Post-Judgment Issues

Sometimes issues between parties arise after the divorce is completed. It will most certainly depend upon the experience of the parties during the divorce as to how they will handle these post-judgment issues.

There are several types of post-judgment issues that can arise, such as the following.

Enforcement. In New Jersey, all issues that need to be resolved between the parties must be resolved prior to the divorce. Therefore, the parties will either have a Judgment of Divorce with the findings and commands by the judge or the parties have signed an agreement that settles all their marital issues and delineates obligations and responsibilities. If one party does not comply with their obligations, the other party has a right to pursue compliance through the court, if necessary.

Change of Alimony or Child Support. There may be reasons that alimony should be changed when it has either been ordered by the court or there is an agreement in place. A substantial and likely permanent change in circumstances or cohabitation of the payee spouse may create opportunities to modify, suspend or terminate a support obligation.
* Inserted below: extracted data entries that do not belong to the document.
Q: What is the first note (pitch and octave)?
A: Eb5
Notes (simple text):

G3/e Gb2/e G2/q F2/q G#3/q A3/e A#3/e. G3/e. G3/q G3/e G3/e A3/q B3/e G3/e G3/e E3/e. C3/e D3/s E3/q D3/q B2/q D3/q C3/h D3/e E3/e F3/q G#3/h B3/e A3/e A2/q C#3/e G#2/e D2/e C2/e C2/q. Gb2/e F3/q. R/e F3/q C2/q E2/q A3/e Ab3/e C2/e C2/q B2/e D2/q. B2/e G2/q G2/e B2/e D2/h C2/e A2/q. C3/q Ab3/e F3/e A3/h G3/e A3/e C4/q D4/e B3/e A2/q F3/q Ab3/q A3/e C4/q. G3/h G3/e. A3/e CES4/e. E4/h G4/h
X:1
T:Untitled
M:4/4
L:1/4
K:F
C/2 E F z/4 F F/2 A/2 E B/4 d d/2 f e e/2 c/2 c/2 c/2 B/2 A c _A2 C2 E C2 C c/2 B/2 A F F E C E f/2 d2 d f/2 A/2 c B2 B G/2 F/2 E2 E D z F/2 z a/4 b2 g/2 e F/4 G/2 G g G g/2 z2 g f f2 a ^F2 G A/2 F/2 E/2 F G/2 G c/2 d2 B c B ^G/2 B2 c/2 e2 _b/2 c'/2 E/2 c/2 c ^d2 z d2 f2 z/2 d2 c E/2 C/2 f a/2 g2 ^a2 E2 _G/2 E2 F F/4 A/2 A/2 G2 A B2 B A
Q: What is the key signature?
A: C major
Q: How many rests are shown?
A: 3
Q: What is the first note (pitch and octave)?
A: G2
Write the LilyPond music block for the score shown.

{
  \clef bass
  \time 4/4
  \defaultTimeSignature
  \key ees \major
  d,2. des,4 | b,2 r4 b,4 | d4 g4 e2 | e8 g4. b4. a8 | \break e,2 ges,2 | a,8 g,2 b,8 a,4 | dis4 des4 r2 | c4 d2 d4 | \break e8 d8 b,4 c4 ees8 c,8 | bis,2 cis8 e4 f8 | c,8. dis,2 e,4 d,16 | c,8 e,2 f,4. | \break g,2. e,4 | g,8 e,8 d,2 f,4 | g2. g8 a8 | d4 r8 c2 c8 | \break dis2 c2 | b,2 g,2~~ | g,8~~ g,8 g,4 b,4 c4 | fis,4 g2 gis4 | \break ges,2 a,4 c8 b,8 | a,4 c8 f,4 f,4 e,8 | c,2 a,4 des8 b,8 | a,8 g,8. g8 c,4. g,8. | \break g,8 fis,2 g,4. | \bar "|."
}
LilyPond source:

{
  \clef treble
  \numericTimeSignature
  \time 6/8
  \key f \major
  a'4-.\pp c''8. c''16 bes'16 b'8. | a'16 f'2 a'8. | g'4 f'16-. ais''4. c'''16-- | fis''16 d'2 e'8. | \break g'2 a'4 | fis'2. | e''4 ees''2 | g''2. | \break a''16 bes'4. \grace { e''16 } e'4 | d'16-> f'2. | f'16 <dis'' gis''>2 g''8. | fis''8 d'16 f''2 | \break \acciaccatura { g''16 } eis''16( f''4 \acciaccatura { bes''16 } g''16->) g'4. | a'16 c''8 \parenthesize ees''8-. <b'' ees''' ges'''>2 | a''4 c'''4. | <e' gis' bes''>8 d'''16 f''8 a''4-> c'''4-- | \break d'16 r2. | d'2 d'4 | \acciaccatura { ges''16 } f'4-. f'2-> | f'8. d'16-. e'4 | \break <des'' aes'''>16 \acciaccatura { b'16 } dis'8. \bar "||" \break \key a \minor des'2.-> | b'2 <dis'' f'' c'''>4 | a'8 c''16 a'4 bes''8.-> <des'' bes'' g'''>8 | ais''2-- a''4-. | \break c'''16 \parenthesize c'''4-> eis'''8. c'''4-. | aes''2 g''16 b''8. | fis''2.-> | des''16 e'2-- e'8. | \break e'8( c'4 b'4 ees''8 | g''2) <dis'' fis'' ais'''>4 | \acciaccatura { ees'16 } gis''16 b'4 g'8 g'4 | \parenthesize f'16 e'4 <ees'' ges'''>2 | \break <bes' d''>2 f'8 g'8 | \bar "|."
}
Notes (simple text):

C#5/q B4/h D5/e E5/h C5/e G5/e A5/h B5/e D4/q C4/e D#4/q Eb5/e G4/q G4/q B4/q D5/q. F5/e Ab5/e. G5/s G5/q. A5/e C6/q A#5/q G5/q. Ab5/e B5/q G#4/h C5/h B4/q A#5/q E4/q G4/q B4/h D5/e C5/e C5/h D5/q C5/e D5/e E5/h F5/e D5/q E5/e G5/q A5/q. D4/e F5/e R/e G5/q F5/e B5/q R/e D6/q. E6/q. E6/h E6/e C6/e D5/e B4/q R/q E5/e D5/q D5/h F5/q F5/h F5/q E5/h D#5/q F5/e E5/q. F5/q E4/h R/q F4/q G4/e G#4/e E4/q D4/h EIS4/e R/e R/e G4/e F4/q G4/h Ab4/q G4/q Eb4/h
Custody or Parenting Time. There are times when changes occur in family relationships after the divorce which could possibly warrant a change for the children’s best interests. If parties cannot agree on making appropriate changes, then court involvement may be necessary.

Simply being unhappy with the agreement or the court’s order is not a reason to return to court. Perhaps if a court makes an error in their decision, a party may decide to appeal the decision to a higher court right away. However, it is a well-known fact that when parties make their own agreements, they are more likely to abide by their own decisions. Therefore, it is understandable if the parties required a judge to make the decisions for them, post-judgment conflict is more likely to occur.

Generally, if there is a post-judgment issue(s) that can’t be resolved by the parties themselves, a motion would need to be filed with the court and eventually a judge will decide, possibly after a trial.

Importantly, mediation and the collaborative process are excellent opportunities to avoid court. In fact, many judges now require the parties to attend mediation after these types of motions are filed.